Fabien Delahaye Loubsol
“C’est un peu machine à laver, il fait froid, humide, ce n’est pas très très agréable mais vivement que ça passe ! Globalement je passe un peu mon temps à l’intérieur après avoir beaucoup manœuvré cette nuit, c’est plus safe à l’intérieur. Par deux fois, on s’est retrouvés à faire du gennak, la grande voile qui s’enroule devant dans les baies du coup ça allait vite, on a fait de bonnes moyennes à 15 nœuds hier, tout ça en début de nuit. Et puis c’est sûr que quand il faut la ranger, c’est un peu la punition. ET puis effectivement je suis passé solent pendant une phase où on était sous gennaker du coup je suis allé faire mon changement de voile d’avant sur le pont et puis plusieurs fois j’ai pris un ris, renvoyé le ris, repris un ris… en fonction de la force du vent et là, je suis en configuration un ris, solent. Au moment où on se parle, j’ai 36 nœuds de vent réel, avec des pointes à 38. Là on est au reaching donc le bateau va vite. Là je suis à 12 nœuds donc les vagues, ça fait un peu saut de vagues donc c’est un bon test pour éprouver le bateau. Pas de problème de mon côté, c’est sûr qu’il faut faire attention parce qu’on peut vite se blesser.

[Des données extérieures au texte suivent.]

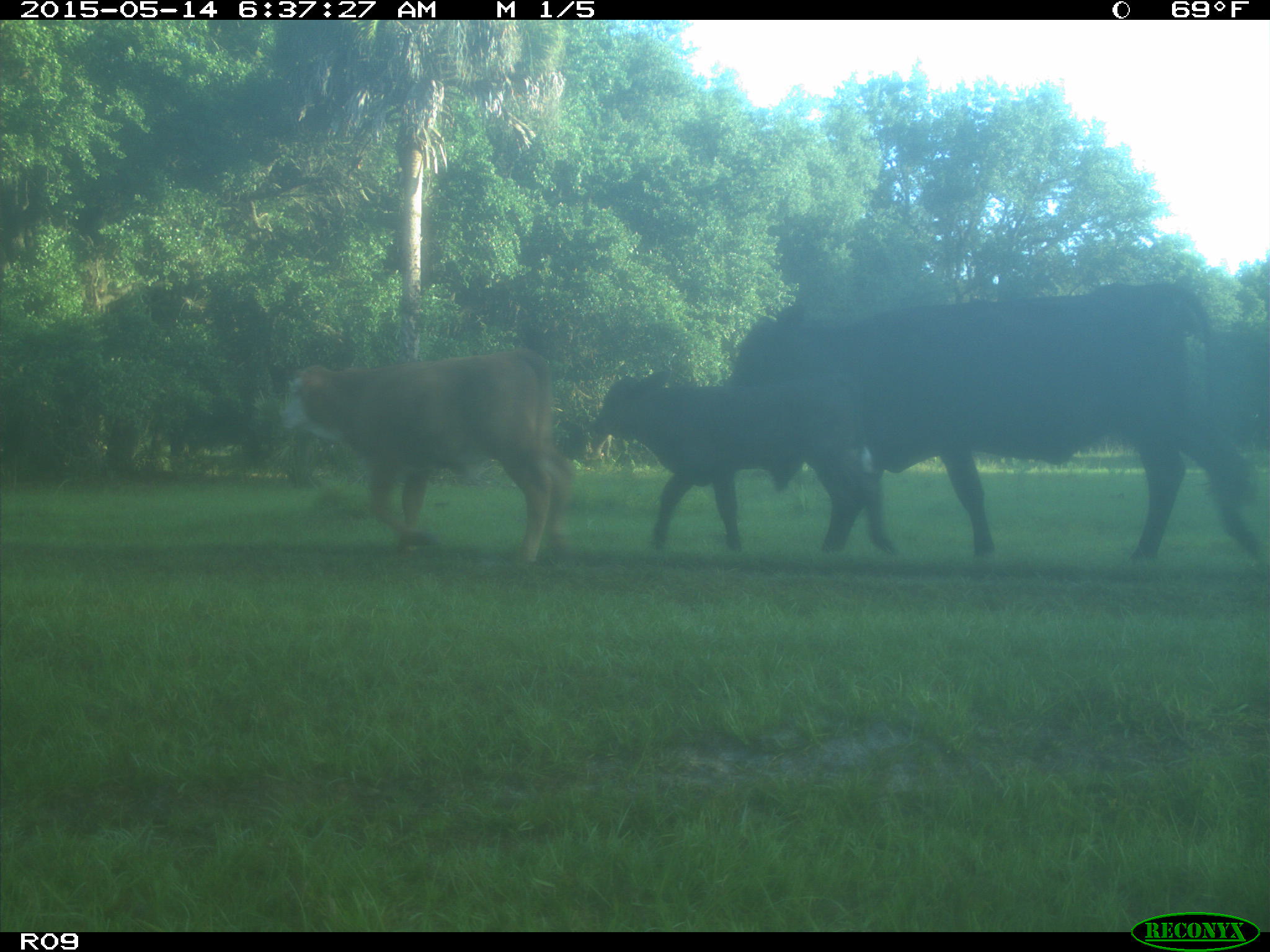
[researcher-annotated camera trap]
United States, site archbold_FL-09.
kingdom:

C’est un peu saute moutons avec les vagues, donc il faut éviter de faire une bêtise, j’essaie de garder ça en tête et de faire vraiment très attention parce qu’après on se le traîne toute l’étape. Mais là ça ne devrait pas durer trop longtemps donc on va faire le dos rond un moment et puis le vent va progressivement prendre de la droite, on va se retrouver de l’autre côté de la dépression avec du vent d’Est et ce sera plus calme normalement.”